Я помню, как еще один выдающийся литературный деятель сороковых и пятидесятых, Хэнк Дженсон
[450], сказал мне в клубе «Мандрагора», что он иногда воображал себя какой-то пчелиной королевой, которая выводит потомство, руководствуясь исключительно инстинктами. Теперь он почти неразумен, он настолько приспособился к условиям своей работы, что может писать романы без единой сознательной мысли. «Как вы думаете, это и впрямь опасно?» — спросил он меня. В конце концов ему пришлось уехать в Испанию из-за смешных британских законов о непристойности, которые позволяют в публичных местах связывать и пытать женщину, но запрещают ласкать член ее возлюбленного. «Мои обложки — самые мерзкие детали в этих книжках. Они и еще бичевание. Теперь уже нельзя сказать слово „панталоны“ — какая-нибудь педантичная леди сразу выхватит нож и потащит тебя на живодерню». Я дал ему адреса своих друзей. Это происходило в те дни, когда «Фаланга»

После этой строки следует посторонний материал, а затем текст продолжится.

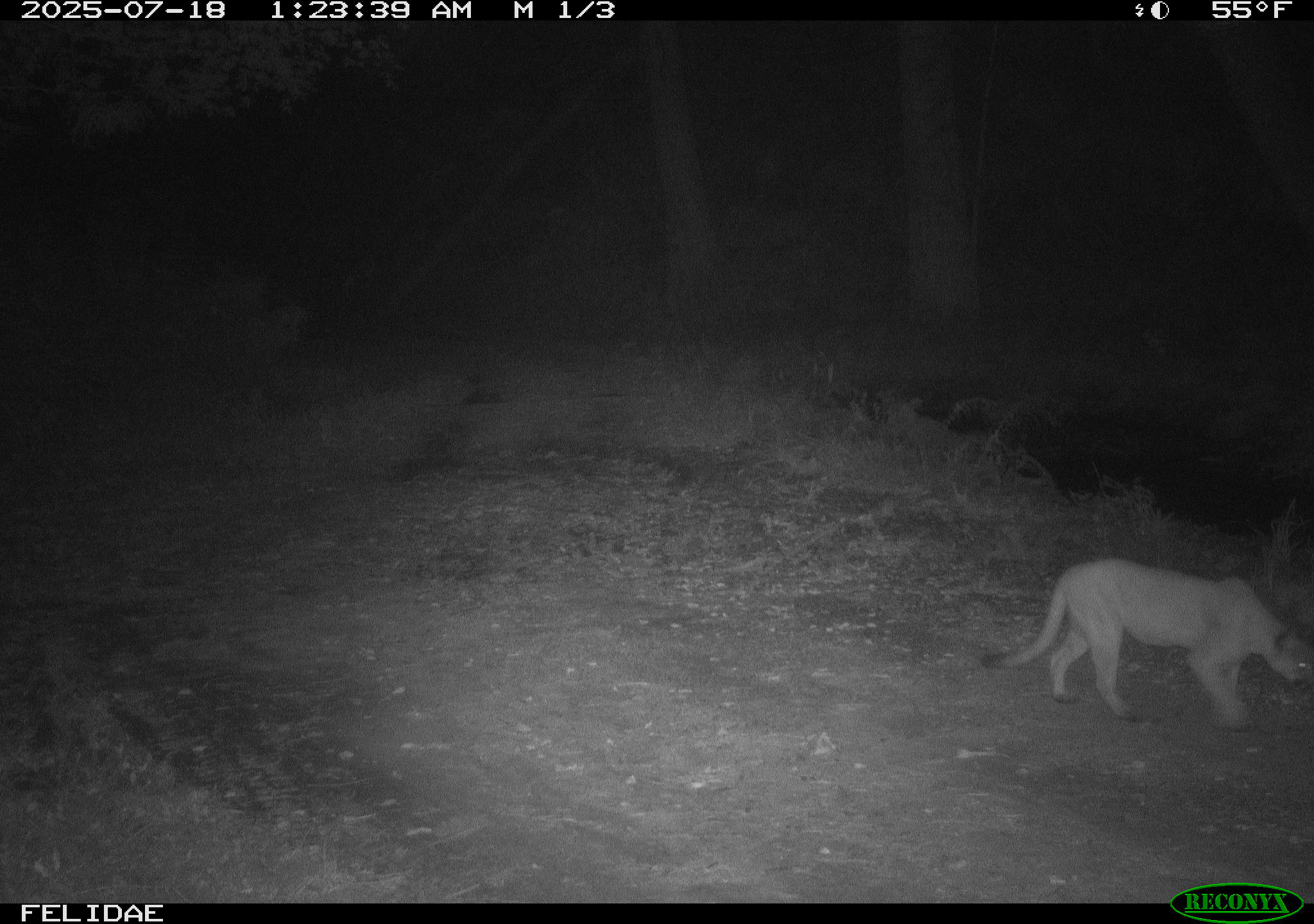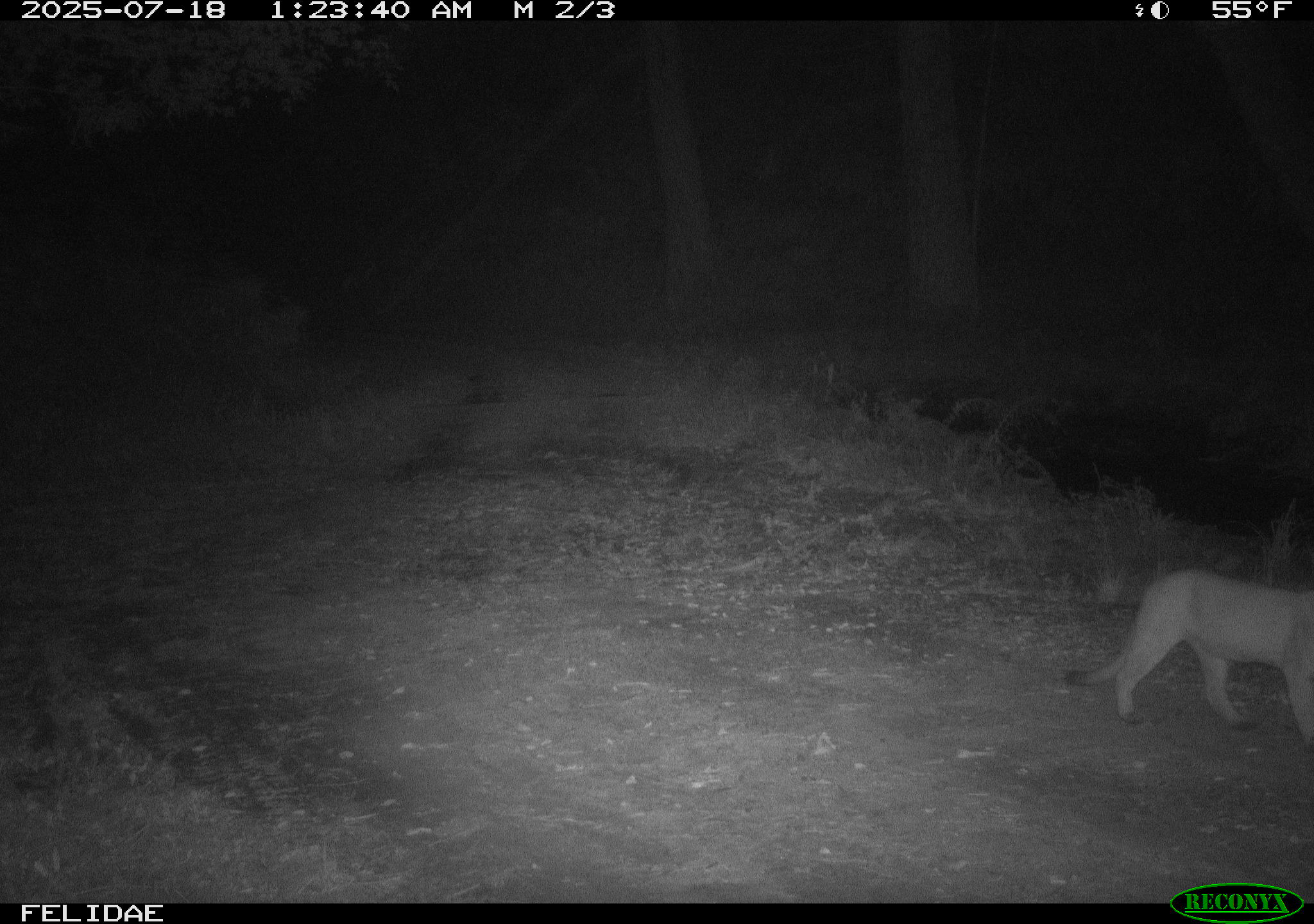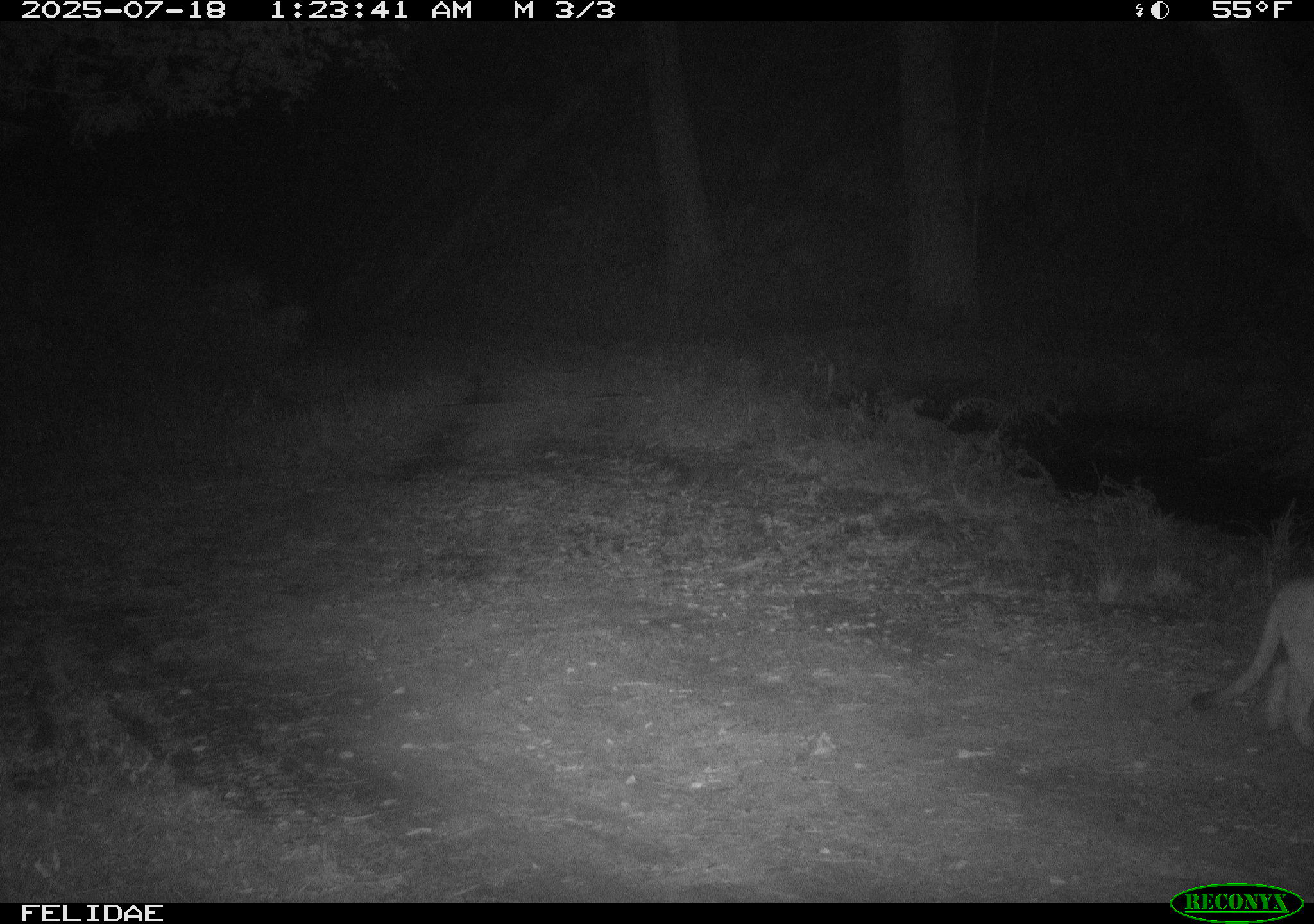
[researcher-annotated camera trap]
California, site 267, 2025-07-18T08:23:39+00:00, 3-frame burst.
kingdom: Animalia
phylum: Chordata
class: Mammalia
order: Carnivora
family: Felidae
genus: Puma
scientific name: Puma concolor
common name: puma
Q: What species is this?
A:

[451] сохраняла строгую дисциплину и Испания была самой дешевой, самой безопасной страной в Европе. Мне говорят, что теперь все уже не так. С того мига, когда рука Франко соскользнула со штурвала, государственный корабль был обречен, он стал добычей пиратов — и мавров, и христиан. Печать атеизма можно заметить уже повсюду, особенно в архитектуре Коста-дель-Соль и Пальма Новы
[452]. Эта дешевая, небрежная брутальность, о которой отзываются с непристойной гордостью, — просто высокоученый вздор и не имеет никакого отношения к тому, чего люди хотят от зданий. Они хотят человеческих масштабов. Архитектура — величайшее из искусств, высшее подтверждение замысла Божьего.
Когда-то эстетические свойства наших зданий определяла церковь. Тогда честные, богобоязненные торговцы, строя дома, подражали храмам, возможно, руководствуясь практическими мотивами. Короли возводили себе монументы, а принцы — фамильные дворцы. Все они таким образом приносили благодарность Богу и демонстрировали ближним свое процветание. Тех, кто не строил ничего похожего, очень скоро стали называть скупыми атеистами — и в этом были едины дворянство, церковь и государство; подобные отщепенцы лишались друзей и всякой поддержки в сообществе. Я не думаю, что тоска по золотому веку — это какой-то атавизм. Огромные здания Малой Азии сохраняют свое поразительное величие даже в руинах, потому что они были возведены во славу истинной веры. Те желтовато-коричневые, красноватые развалины в лучах вечно палящего солнца… Мы могли почувствовать запах их древности, когда наша лодка скользила мимо, в жемчужную раковину могущественной египетской империи, к тому городу, который Гомер назвал «стовратными Фивами».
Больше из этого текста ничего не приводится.